What is Hypothalamic Amenorrhea and why you NEED your period back

If you’re reading this post you most likely are experiencing a loss of period or you want to understand what Hypothalamic Amenorrhea is and why it is important to get your period back. You can check out my video below or read on to hear about HA.

What is Hypothalamic Amenorrhea?

Hypothalamic Amenorrhea or HA for short is a type of secondary amenorrhea. The definition of HA is 3 months absence of menstruation. This means at some point you had your period and have lost it. This looks different for everyone. You may have been on birth control pills and tried coming off and never got your period back or you may have just started having really light periods or maybe the duration between periods started to increase more and more until you no longer have a mentrual cycle. In actuality the absence of periods is merely the absence of ovulation in most situations although you can have annovulatory cycles. The bleeding is shedding your lining because pregnancy didn’t occur. I have a lot of experience with this and the science behind it because I went through multiple IVFs ( 5 for my son and 1 for my daughter).

Either way you are probably starting to get concerned with what is going on. Where the hell is my period? What’s going on? One month passes and it seems like no big deal, one less thing to worry about and then more and more time passes and you begin to get nervous. Or maybe your are thinking no big deal it’s so much easier not having a period. For some, it could be a few months, a few years or even for some decades. The good thing is you are looking into trying to recover and that is the first step.

How is it diagnosed and reasons you may have it.


From all the research I have done and the doctors that I spoke to, HA is diagnosed by way of elimination. What this means is that they need to rule out any other cause of hypothalamic amenorrhea. They need to rule out a pituitary tumor, thyroid issues, any scarring or obstruction or some other ailment that is stopping menstruation.

The typical protocol for doctors is they will do some blood work, they may do an ultrasound and some may do an MRI if you have higher Prolactin levels to rule out a tumor. I would recommend getting a full blood panel from your Dr. That would include a full thyroid panel, Estrogen, Progesterone, Lutenizing Hormone(LH) and Follicle Stimulating Hormone (FSH ). A lot of times they may only check Estrogen and FSH and without the key indicator of LH you may lose the opportunity to see improvements.

The doctor will probably try around of Provera. Provera will induce a period in woman that have a lining and some women may get a bleed which usually indicates a less severe case of HA. If you don’t get a bleed don’t stress yourself out. I didn’t either when I was first put on it. If you don’t get a bleed it’s also a good indication you have HA which if your blood work aligns with it and if you can relate to some of the trends below. This is a great thing because it means it is most likely reversible

If you have gone to the Dr, you may have suppressed LH, low estrogen but for some these are on the low to borderline normal..


Women with HA seem to have some of the following trends:

  • Disordered eating patterns
  • Have lost a significant amount of weight or been on diets
  • Have history of restriction
  • May be binge eating
  • May have cut out certain food groups or macro nutrients-
  • Fatigued
  • Showing signs of overexercising or working out too much
  • May be an athlete or dancer but not required
  • May extremely active
  • Low body fat
  • High Stress Levels

If any of these sound like you and you haven’t gone to the Dr, I would go to get some blood work done but hear this you need to make sure you are your own advocate. Most likely the Dr. is going to put you on birth control which will actually suppress your hormones. If you go in there and you have done your research prior to the appointment you will feel equipped to ask for what you need.

Why should you recover?

OK so now you may know that you have HA. You’re thinking why do I need to recover? Periods are a pain. Maybe you aren’t trying to get pregnant right now so it’s not a big deal but HA can cause:

  • Osteoporosis
  • Cardiovascular disease
  • No sex drive
  • Infertility
  • Mental Health Issues (anxiety/depression)
  • Perception of poor quality of life-
  • Exhaustion
  • Skin or hair problems

Please feel free to reach out with any questions or concerns! Proud of you for taking the leap to start recovery!

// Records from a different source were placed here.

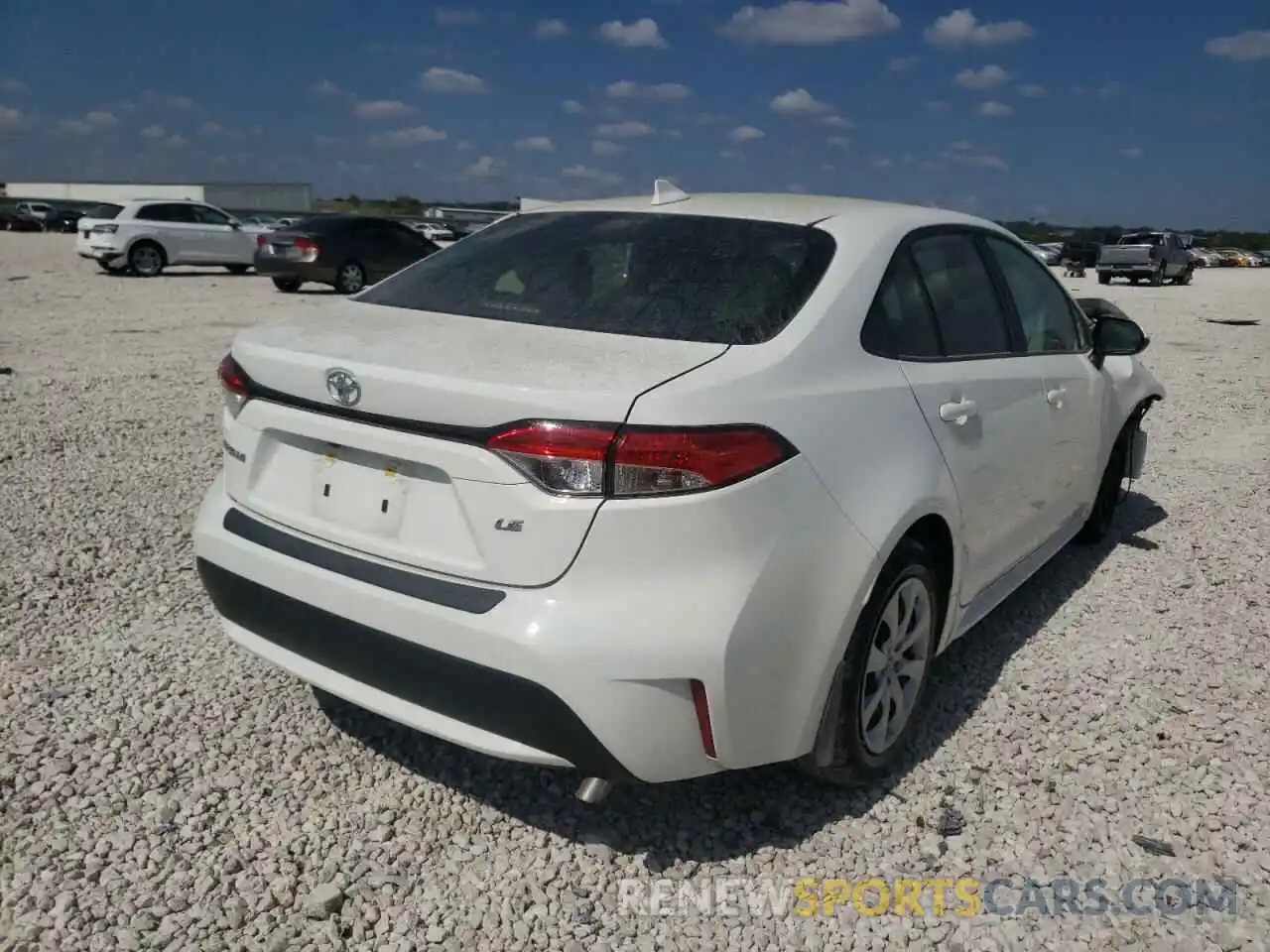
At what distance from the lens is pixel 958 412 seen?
2955 mm

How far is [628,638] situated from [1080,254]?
4465cm

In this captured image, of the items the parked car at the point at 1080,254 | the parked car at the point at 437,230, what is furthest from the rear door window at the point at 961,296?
the parked car at the point at 1080,254

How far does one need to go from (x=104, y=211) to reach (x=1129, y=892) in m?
26.4

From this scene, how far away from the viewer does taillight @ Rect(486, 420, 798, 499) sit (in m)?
2.08

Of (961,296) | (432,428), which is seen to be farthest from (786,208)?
(432,428)

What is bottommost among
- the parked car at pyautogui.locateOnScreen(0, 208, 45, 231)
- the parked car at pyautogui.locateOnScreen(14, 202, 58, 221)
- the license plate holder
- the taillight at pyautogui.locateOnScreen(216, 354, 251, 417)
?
the parked car at pyautogui.locateOnScreen(0, 208, 45, 231)

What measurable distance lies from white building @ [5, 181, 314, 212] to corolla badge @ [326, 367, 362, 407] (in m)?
76.8

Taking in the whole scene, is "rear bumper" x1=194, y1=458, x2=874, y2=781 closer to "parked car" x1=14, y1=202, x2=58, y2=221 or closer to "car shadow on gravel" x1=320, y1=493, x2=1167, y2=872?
"car shadow on gravel" x1=320, y1=493, x2=1167, y2=872

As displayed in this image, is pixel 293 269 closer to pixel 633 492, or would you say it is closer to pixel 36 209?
pixel 633 492

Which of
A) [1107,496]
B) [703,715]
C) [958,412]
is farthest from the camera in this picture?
[1107,496]

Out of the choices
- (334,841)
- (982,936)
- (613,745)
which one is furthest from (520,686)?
(982,936)

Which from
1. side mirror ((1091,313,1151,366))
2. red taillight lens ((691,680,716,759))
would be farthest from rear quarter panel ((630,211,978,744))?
side mirror ((1091,313,1151,366))

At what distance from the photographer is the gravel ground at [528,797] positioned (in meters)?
2.35

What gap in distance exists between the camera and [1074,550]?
5.00 meters
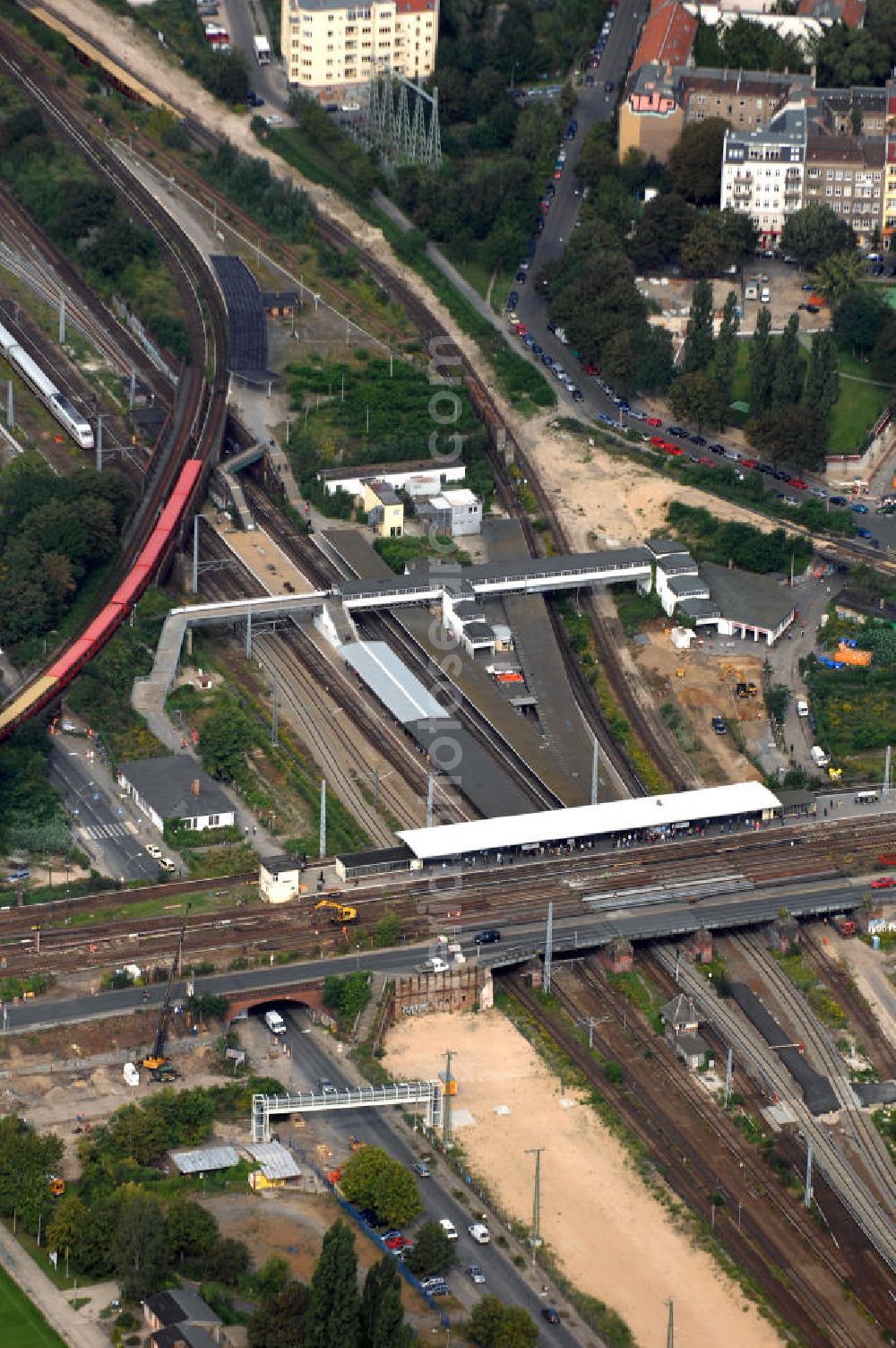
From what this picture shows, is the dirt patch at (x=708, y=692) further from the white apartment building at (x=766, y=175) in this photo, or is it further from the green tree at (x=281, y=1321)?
the green tree at (x=281, y=1321)

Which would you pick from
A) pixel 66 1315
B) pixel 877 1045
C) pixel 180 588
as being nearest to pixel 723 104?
pixel 180 588

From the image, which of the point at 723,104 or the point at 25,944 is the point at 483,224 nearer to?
the point at 723,104

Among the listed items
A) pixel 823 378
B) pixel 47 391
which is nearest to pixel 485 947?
pixel 823 378

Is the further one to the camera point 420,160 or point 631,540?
point 420,160

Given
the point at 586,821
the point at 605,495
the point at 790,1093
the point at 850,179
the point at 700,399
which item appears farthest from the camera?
the point at 850,179

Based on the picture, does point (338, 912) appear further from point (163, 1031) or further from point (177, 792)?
point (177, 792)

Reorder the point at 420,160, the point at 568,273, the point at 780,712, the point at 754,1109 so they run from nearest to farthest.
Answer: the point at 754,1109
the point at 780,712
the point at 568,273
the point at 420,160
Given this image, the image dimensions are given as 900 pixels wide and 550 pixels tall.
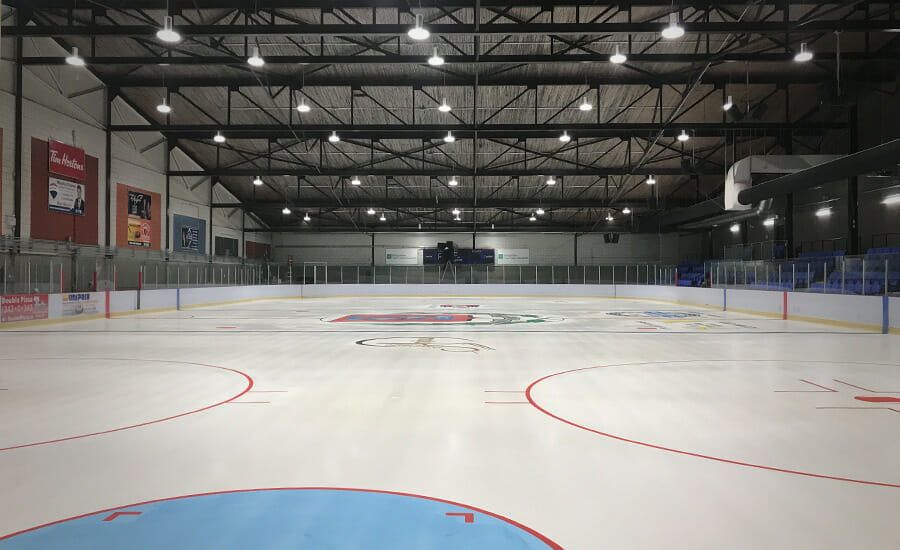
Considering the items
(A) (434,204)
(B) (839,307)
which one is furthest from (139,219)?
(B) (839,307)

How to Deal with Weight Gain in Recovery

Have you been gaining weight for recovery? Are you lost and need tips on how to deal with the weight gain?

These tips can be helpful for any weight gain like including HA and ED recovery, when bulking for adding muscle or if you have just been indulging in more food than normal and your pants are getting tight.


I am going to tell you a little bit of my backstory before going into the tips.
When I first found out that I may have to gain weight to get my period back it felt like I lost of piece of myself. I would read blog after blog of recovery stories and I would think “no way.” This is not me. I don’t have to do this.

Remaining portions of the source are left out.